Nearly all well-financed intelligence agencies buy exploits, says Eric Filiol, a lieutenant-colonel in computer intelligence for France’s army until 2009. Computer experts who years ago would reveal software vulnerabilities for mere prestige have realised that they were treating “diamonds as pebbles”, says Mr Filiol, now head of the Operational Cryptography and Computer Virology Lab in Laval. His lab is partly financed by France’s defence ministry to provide it with exploits.

The price of exploits has risen more than fivefold since 2004, Mr Filiol says, referring to a confidential document. They vary greatly, depending on three main factors: how hard the exploit is to develop; the number of computers to which it provides access; and the value of those computers. An exploit that can stealthily provide administrator privileges to a distant computer running Windows XP, a no-longer-fashionable operating system, costs only about $40,000. An exploit for Internet Explorer, a popular browser, can cost as much as $500,000 (see chart).

Software firms also buy exploits to identify and repair vulnerabilities in their products before others take advantage of them. A small Vancouver firm called Tarsnap, for example, has paid 30 people who pointed out flaws in its encryption software for online PC backups. To develop better defences for its clients’ computer systems, HP, an American giant, has spent more than $7m since 2005 buying hundreds of “zero days”, as undiscovered exploits are also known in hacker slang. (Once discovered, an exploit’s days are numbered, literally: it becomes a “one day”, then a “two day”, and so on until the vulnerability it exploits is patched.)

Such “bug bounty” schemes, however, will struggle to compete with buyers who want to exploit rather than seal vulnerabilities. Tarsnap’s biggest payout was just $500. Last year Google offered Vupen, a French firm, $60,000 for an exploit that burrowed into its Chrome browser. Vupen’s boss, Chaouki Bekrar, balked, noting that he could get more elsewhere.

Other reputable customers, such as Western intelligence agencies, often pay higher prices. Mr Lindelauf reckons that America’s spies spend the most on exploits. Vupen and other exploit vendors decline to name their clients.
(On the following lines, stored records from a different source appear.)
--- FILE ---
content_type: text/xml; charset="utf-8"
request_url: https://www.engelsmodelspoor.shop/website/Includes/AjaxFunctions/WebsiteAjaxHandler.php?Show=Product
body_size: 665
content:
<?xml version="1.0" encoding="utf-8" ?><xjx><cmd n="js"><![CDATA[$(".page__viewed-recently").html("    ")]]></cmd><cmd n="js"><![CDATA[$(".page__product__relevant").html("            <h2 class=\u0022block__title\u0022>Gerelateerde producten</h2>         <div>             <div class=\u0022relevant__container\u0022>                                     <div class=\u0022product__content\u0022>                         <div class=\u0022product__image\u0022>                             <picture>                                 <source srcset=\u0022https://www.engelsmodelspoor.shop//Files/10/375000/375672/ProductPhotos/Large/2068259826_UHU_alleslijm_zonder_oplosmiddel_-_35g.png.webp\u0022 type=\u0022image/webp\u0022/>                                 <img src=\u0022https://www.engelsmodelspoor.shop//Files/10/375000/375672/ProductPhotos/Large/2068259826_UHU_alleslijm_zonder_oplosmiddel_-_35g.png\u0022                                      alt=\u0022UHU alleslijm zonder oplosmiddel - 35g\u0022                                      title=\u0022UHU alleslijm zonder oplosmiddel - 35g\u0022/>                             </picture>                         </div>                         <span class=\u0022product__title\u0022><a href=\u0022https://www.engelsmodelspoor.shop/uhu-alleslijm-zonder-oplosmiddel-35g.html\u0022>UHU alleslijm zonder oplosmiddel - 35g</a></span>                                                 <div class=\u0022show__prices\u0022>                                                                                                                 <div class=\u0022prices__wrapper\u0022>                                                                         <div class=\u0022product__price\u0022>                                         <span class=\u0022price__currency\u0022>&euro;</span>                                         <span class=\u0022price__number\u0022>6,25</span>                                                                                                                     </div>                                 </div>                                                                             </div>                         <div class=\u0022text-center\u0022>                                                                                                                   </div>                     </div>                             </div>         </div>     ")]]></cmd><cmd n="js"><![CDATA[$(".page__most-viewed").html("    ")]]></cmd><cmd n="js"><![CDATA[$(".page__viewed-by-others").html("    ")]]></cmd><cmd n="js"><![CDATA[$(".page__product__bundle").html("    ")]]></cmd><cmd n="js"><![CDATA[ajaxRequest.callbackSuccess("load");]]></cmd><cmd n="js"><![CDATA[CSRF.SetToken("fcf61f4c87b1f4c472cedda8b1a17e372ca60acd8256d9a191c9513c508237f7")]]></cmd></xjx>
However, brisk sales are partly driven by demand from defence contractors that see cyberspace as a “new battle domain”, says Matt Georgy, head of technology at Endgame, a Maryland firm that sells most of its best exploits for between $100,000 and $200,000. He laments a rise in sales by unscrupulous vendors to dangerous groups.

On March 12th the head of the Pentagon’s Cyber Command, General Keith Alexander, warned the Senate Armed Services Committee that state-sponsored groups are stepping up efforts to steal and destroy data using “cybertools” purchased in illicit online markets. As an American military-intelligence official points out, governments that buy exploits are “building the black market”, thereby bankrolling dangerous R&D. For this reason, governments appear increasingly keen to develop exploits in-house. Paulo Shakarian, a cyberwar expert at West Point, an American military academy, says China appears to be moving in this direction.

Developing exploits in-house reduces the risk that a double-dealing vendor will resell code meant to be exclusive. Even so, the trade isn’t likely to fade away. When developers work out a trick that gives them control over the targeted software, they like to yell out a celebratory “who’s your daddy?” notes Pierre Roberge, boss of Arc4dia, a Quebec firm that sells exploits to spy agencies. Exploit trading will continue as long as people pay big money for the opportunity to utter the same joke—this time at the expense of a victim who has been hacked.

Cyber-security: The digital arms trade, Economist, Mar. 30, 2013, at 65.